:: Your task ::
Pick up the forum thread about PC speakers below at the point where it stops, and go on writing it.

:: Source text ::
[start]
I read the specs and it says 200hz. The sub plays up to 100hz. Meaning there's a gap between the two unless it's got a mellow crossover slope. Probably not noticeable but with bigger speakers like 5.25" I think you could easily take care of that.


----------



## CBRworm (Sep 1, 2006)

Thats the frequency they rated the amp for at whatever THD they posted. It is safe to say the satellites play higher than 1khz.

The satellites do reproduce 100hz fairly well with the sub off, the sub plays up to about 300hz with a shallow crossover at just below 100hz. With the sub level all the way down the response is fairly flat.


----------



## Thumper26 (Sep 23, 2005)

anyone compared the 2.1 to the GMX set? bestbuy has the 2.1's in stock, which means i can pick them up tonight, but I can get the GMX's online for cheaper.

just wondering what the differences in sound are.

the GMX's look better on paper, and aren't quite as old.


----------



## andthelam (Aug 9, 2006)

What about the Swans M-200 or M200MKII? Its not the highs, lows or the power that will get you but the soundstage, imaging and tangibility of the instruments and musicians are way way better than my Klipsch speakers.


----------



## Thumper26 (Sep 23, 2005)

swans are more than i want to pay. here is the review for the 2300's. halfway down the page on the right it lists the top pc speakers. these were number 1, the klipsch's were number 5.

http://reviews.cnet.com/pc-speakers/logitech-z-2300/4505-3179_7-30993080.html?tag=txt

i've went by cnet's ratings before and they were pretty accurate, so i'm just going to try and get a set of the logi's.


----------



## niceguy (Mar 12, 2006)

Funny, I was in BB yesterday and the Klipsch Pro Media 2.1s really caught me by surprise....surprisingly natural sounding (playing some old jazz instrumentals)..of course, the driver housings looked much larger than the average PC satellites.

1" horn driver and 3" Fiberglass woofer....

I've been thinking of ditching my Logitech X-230 (2 pairs of dual 1 or 2" phase plug looking silver drivers) and reusing my Roland DS-90active monitors but don't really have the room to get the most out of them...


Jeremy


----------



## andthelam (Aug 9, 2006)

Comparatively they are more but relatively they are a bargain for the price.

If you look at madisound or PE, the quality cabinets alone will cost you over $200 for a pair.

I craiglisted a powered sub w/ variable crossover for $50 and swapped the driver for a Peerless SLS $65?.

For a tad over $300 and what you get, its a steal.

Review:
http://www.enjoythemusic.com/magazine/equipment/1101/swanm200.htm


----------



## niceguy (Mar 12, 2006)

What are you using for processing/inputs? A regular 2 channel PC soundcard, surround, or aux amplifier? Was the sub a computer based PC sub or are you using a HT plate amp/sub combo? 

Just wondering how you matched the SLS to the existing amp/enclosure if it is actually an active PC sub (like Logitech, Altec Lansing,etc)

Those Swans look very appealing but I'd have to audition them to spend $300 (and possibly would if I could hear them). I even keep considering DIY but hate xover design...


----------



## Thumper26 (Sep 23, 2005)
[end]
:: Dataset records ::
[start]
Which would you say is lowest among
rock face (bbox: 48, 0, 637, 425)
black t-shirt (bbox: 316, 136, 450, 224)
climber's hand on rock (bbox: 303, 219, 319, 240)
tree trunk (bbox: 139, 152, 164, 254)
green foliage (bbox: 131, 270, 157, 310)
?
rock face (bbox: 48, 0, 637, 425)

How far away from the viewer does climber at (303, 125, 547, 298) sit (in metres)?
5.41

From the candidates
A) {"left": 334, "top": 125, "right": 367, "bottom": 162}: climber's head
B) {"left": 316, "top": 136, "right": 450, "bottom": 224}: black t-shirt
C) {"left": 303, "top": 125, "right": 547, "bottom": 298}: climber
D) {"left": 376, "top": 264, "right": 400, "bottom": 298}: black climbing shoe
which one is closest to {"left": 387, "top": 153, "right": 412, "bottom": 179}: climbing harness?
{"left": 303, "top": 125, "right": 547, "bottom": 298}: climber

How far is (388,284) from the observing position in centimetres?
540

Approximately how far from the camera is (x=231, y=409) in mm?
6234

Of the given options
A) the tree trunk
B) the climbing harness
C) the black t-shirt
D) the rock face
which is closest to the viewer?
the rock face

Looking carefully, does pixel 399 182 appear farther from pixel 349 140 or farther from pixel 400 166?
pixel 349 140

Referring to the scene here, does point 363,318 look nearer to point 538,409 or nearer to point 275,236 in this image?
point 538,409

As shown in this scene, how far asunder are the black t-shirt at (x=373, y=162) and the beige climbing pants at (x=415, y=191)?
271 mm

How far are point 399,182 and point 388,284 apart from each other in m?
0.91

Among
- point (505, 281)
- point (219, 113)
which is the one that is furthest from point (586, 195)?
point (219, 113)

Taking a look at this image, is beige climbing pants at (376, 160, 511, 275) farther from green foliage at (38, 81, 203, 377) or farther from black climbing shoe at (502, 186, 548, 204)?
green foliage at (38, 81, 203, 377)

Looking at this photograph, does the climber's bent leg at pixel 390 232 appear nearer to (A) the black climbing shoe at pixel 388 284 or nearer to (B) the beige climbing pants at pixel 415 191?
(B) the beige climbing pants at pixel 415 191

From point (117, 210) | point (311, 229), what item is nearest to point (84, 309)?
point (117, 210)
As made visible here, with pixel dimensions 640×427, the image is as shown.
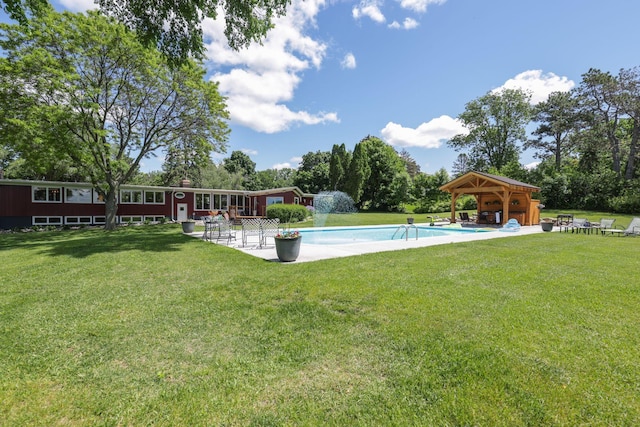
[end]
:: Answer to the task ::
i'm sure they're great for the money, just more than i want to spend. i have a creative audigy 7.1 card in my pc, but don't really game that much any more. for reference, my previous computer speakers was the little dell sound bar. i just needed some kind of audio for youtube, etc. i figured i'd get a little better set for games and to hook up to the tv for movies.

niceguy, xover pro makes things pretty easy. you should look into it.


----------



## andthelam (Aug 9, 2006)

niceguy said:


> What are you using for processing/inputs? A regular 2 channel PC soundcard, surround, or aux amplifier? Was the sub a computer based PC sub or are you using a HT plate amp/sub combo?
> 
> Just wondering how you matched the SLS to the existing amp/enclosure if it is actually an active PC sub (like Logitech, Altec Lansing,etc)
> 
> Those Swans look very appealing but I'd have to audition them to spend $300 (and possibly would if I could hear them). I even keep considering DIY but hate xover design...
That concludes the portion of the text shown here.